Dans la catégorie des rebelles au confinement, on croise plusieurs profils. Il y a ces pères de famille qui voient dans le confinement avec leur femme et leurs gosses un enfer au quotidien. Habitués qu’ils sont aux virées entre potes, aux apéros qui se transforment en after et à une vie en solo sans rendre de comptes à leur femme, parce qu’un homme, ça n’a pas besoin de se justifier…
Pour ceux-là, le confinement, c’est une prison à domicile, et le virus, un fichu bracelet électronique qu’on leur a collé au pied pour les empêcher de poursuivre leur quête éperdue d’une jeunesse insouciante, mais qui leur échappe pourtant sans cesse.
Autres grands rebelles au confinement, nos parents, qui bien qu’ayant atteint l’âge de la sagesse, ont bien du mal à se faire à l’idée d’être enfermés et de se voir privés de liberté.
Bien sûr, il y a l’isolement qui leur est infligé, source d’angoisse pour eux mais aussi pour nous, leurs enfants, qui devons aussi faire face à cet horrible sentiment de culpabilité qui nous tenaille.
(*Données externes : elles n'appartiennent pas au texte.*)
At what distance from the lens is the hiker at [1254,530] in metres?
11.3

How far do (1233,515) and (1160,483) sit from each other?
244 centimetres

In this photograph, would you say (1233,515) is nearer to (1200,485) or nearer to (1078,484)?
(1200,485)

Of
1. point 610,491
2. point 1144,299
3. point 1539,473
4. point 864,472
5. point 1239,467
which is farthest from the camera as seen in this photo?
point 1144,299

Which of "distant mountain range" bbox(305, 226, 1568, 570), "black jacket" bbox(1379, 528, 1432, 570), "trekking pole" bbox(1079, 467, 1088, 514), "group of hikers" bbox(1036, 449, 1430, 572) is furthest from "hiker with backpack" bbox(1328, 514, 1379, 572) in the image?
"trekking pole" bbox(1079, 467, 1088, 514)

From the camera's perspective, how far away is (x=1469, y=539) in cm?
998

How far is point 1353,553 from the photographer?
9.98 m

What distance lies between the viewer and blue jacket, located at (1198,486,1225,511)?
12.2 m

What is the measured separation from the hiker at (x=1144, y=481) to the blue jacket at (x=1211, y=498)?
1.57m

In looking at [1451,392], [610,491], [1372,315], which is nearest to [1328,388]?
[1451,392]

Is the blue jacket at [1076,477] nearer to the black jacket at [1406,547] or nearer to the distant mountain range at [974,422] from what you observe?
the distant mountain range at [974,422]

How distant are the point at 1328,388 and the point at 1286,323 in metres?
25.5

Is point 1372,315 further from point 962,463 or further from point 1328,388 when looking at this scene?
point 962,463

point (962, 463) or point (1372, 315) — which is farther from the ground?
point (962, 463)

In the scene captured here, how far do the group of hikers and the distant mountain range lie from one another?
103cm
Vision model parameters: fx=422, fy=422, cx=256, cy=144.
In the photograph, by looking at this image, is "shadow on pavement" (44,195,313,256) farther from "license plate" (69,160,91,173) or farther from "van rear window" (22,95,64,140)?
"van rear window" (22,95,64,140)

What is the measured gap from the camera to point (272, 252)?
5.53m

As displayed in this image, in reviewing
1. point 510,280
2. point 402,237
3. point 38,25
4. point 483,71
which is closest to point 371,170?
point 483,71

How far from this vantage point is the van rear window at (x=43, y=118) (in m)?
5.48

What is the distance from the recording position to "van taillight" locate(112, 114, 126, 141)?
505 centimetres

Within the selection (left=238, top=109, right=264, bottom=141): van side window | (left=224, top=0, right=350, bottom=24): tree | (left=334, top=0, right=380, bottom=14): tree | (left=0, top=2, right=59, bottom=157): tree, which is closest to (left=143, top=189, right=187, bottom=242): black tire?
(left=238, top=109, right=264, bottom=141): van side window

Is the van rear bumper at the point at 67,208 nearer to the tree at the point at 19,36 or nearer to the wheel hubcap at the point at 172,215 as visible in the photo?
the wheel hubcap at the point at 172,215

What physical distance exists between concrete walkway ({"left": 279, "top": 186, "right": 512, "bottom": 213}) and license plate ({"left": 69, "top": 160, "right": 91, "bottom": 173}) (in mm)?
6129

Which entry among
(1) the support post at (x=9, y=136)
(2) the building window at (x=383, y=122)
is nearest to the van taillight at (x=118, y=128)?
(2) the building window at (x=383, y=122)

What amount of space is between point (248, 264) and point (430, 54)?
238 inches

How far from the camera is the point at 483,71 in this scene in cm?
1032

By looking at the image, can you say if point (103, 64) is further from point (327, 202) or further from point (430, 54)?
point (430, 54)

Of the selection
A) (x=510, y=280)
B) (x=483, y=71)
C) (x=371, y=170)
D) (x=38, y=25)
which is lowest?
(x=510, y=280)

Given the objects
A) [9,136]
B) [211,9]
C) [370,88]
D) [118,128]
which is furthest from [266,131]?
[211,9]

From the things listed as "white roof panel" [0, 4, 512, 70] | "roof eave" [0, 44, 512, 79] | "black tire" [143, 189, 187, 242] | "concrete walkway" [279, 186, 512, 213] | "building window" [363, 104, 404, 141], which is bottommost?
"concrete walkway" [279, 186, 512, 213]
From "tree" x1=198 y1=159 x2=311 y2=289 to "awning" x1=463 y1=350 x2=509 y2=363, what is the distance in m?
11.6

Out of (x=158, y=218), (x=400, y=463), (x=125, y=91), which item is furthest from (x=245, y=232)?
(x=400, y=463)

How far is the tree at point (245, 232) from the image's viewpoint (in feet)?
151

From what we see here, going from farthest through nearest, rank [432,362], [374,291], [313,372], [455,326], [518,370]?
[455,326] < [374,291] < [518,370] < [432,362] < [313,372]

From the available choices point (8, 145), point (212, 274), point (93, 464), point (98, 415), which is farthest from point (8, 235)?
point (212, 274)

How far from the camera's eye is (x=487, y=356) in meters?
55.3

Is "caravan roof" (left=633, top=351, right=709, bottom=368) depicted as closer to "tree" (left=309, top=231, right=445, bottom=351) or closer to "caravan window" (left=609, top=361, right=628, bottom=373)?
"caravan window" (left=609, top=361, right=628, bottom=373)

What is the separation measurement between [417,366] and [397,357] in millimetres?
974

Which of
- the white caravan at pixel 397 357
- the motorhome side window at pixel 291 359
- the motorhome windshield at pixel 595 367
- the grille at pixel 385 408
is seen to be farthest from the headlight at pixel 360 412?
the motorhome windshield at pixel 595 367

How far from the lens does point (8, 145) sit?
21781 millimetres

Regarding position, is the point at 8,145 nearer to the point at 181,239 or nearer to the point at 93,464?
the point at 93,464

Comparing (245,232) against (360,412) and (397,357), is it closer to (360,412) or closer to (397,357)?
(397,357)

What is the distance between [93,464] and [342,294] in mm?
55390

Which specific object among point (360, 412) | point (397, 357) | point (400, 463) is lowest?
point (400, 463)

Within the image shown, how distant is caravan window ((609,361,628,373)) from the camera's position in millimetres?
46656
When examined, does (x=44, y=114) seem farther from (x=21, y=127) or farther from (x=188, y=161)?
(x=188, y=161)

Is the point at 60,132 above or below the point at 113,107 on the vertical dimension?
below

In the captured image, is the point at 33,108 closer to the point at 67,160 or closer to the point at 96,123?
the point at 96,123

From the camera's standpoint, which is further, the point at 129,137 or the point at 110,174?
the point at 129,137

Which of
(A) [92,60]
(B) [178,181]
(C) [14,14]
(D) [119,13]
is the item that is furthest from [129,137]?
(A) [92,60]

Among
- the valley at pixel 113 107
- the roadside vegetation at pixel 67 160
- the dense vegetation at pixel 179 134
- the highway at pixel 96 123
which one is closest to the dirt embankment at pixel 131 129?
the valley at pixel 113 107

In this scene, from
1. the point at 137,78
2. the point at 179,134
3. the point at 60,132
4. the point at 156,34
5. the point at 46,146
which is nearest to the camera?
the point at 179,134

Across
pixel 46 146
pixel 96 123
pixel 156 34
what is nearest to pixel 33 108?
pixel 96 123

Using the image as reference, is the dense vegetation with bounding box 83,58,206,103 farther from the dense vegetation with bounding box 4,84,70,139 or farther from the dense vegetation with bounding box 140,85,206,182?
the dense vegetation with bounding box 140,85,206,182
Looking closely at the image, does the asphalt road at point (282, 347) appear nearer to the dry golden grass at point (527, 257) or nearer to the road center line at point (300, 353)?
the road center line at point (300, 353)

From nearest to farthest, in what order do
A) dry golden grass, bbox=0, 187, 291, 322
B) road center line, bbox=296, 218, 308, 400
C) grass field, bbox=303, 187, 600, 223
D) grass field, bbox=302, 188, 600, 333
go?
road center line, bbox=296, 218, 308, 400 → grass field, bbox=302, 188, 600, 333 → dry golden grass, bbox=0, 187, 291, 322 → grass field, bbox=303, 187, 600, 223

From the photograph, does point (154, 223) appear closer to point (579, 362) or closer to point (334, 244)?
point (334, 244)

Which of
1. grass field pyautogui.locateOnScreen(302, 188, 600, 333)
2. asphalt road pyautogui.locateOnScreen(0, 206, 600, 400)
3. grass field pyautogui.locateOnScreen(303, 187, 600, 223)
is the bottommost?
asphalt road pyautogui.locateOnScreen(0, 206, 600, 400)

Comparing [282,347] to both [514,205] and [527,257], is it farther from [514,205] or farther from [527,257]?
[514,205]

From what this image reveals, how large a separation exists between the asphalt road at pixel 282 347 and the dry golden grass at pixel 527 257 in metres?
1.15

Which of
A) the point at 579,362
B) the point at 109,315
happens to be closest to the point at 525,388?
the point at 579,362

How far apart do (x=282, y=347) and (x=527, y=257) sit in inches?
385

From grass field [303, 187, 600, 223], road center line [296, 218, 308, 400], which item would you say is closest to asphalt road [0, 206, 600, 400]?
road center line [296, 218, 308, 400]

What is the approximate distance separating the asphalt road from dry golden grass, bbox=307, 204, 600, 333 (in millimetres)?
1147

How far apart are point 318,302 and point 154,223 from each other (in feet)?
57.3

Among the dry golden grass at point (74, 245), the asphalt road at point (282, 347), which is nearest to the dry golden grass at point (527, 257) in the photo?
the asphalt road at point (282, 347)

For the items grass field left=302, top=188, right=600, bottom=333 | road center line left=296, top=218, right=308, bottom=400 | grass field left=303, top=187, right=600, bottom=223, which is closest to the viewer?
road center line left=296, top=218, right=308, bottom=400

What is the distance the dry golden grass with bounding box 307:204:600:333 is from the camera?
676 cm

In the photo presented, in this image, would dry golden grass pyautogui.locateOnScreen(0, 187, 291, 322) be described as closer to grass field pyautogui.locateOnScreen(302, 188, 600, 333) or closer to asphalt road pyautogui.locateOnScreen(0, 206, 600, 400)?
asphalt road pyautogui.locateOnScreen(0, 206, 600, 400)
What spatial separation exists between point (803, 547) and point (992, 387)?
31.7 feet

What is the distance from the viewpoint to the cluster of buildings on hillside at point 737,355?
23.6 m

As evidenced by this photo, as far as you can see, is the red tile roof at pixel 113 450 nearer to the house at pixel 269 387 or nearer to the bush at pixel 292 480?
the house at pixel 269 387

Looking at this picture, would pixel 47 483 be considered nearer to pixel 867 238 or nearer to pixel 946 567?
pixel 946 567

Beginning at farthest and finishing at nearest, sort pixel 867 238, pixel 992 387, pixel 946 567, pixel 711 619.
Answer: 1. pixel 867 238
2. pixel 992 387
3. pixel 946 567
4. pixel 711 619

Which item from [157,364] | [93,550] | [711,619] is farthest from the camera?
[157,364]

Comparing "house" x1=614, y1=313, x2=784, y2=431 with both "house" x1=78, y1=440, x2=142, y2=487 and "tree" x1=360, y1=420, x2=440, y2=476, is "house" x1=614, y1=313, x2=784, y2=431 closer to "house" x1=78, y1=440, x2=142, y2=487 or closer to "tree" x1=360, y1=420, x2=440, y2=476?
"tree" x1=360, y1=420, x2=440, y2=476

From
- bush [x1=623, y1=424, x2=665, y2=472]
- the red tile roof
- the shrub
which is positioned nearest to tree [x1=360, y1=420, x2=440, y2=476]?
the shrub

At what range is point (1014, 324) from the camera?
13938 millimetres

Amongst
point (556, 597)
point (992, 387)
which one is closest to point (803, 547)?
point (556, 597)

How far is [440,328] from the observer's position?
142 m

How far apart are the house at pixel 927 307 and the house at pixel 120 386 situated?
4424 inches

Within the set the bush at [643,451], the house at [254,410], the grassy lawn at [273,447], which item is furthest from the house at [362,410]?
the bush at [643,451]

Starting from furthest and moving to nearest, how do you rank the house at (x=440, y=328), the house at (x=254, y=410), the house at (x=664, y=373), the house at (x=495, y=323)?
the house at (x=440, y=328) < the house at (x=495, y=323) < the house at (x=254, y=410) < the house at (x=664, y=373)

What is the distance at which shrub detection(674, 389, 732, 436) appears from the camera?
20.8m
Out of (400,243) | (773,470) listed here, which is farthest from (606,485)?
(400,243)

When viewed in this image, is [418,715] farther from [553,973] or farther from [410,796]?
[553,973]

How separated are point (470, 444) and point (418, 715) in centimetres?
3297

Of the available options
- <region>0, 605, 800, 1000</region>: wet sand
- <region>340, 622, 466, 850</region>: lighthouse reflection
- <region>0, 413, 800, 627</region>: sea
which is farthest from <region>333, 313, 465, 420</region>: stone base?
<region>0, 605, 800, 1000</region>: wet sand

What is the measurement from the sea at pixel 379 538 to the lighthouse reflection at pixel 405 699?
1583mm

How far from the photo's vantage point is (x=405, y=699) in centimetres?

Du coup, on s’en prend plein la tronche, souvent, de la part de nos géniteurs qui voient dans nos précautions de distanciation de l’égoïsme, la mort des liens familiaux, l’avènement du modèle de société occidental où l’on tourne le dos aux vieux, et donc la fin de notre société basée sur le respect et l’amour des aïeux…
Dans une société où on ne contredit pas ses parents sous peine de se prendre un lancer de sandale en pleine poire, où la famille, c’est sacré, au point qu’on fasse passer ses parents avant tout, où même à 50 ans on se cache d’eux pour s’en griller une et qu’on va même jusqu’à critiquer ceux qui boivent de l’alcool pour ne pas qu’ils soupçonnent qu’on est un buveur invétéré, ce confinement est loin d’être évident.
Comment faire, nous, adultes, qui n’assumons pas notre indépendance de vivre et de penser, pour inverser les rôles et dicter à nos parents leur conduite, quitte à les froisser? Sacré challenge.
On se retrouve à brailler pour la première fois sur ce père, pourtant craint toute notre vie durant, pour lui dire pour la dixième fois de la journée que porter ce fichu masque ne veut pas dire qu’il est pestiféré, que se laver les mains plusieurs fois par jour ne veut pas dire qu’il était sale avant, que ne pas serrer la main aux gens n’est pas une insulte, que si Monsieur l’agent lui dit de rentrer chez lui parce qu’il n’a rien à faire dehors ce n’est pas une oppression du pouvoir et que si la fille de sa voisine est passée voir sa mère, ça ne fait pas d’elle une merdiyat el walidine plus qu’une autre, que toute cette histoire de coronavirus n’est pas un complot pour tuer les vieux et économiser l’argent des retraites (oui, nos parents aussi sont très friands de théories du complot) et que non, on ne doit pas faire abstraction des mesures de sécurité au prétexte qu’on mourra si Dieu le veut…
Ajoutez à tout cela que chez nous, on a le sens du drame. Combien de nos chères mamans mais aussi de nos pères, si durs et autoritaires en apparence, pourraient remporter la palme de la «drama queen»…
A vrai dire, si l’on doit y regarder de plus près, ce virus nous pousse dans nos retranchements au point de nous mettre face à bien des réalités. Celles de nos fragilités, de nos défaillances et de nos incohérences. Et cela s’applique tant à la société dans sa globalité qu’à titre individuel.
Confinés chez nous, mais surtout confinés avec nous-mêmes, impossible de fuir la réalité comme on a l’habitude de le faire, ni de se mentir à soi-même. On teste peut-être pour la première fois la solidité de son couple, les liens qu’on entretient avec ses enfants, avec ses parents… Ce qui était immuable hier est devenu changeant, incertain mais in fine, pour notre bien.
Cette épreuve que le monde entier affronte simultanément est donc extraordinaire à bien des égards. Car une chose est sûre, nous en ressortirons grandis, assagis et résolument plus transparents dans nos rapports humains.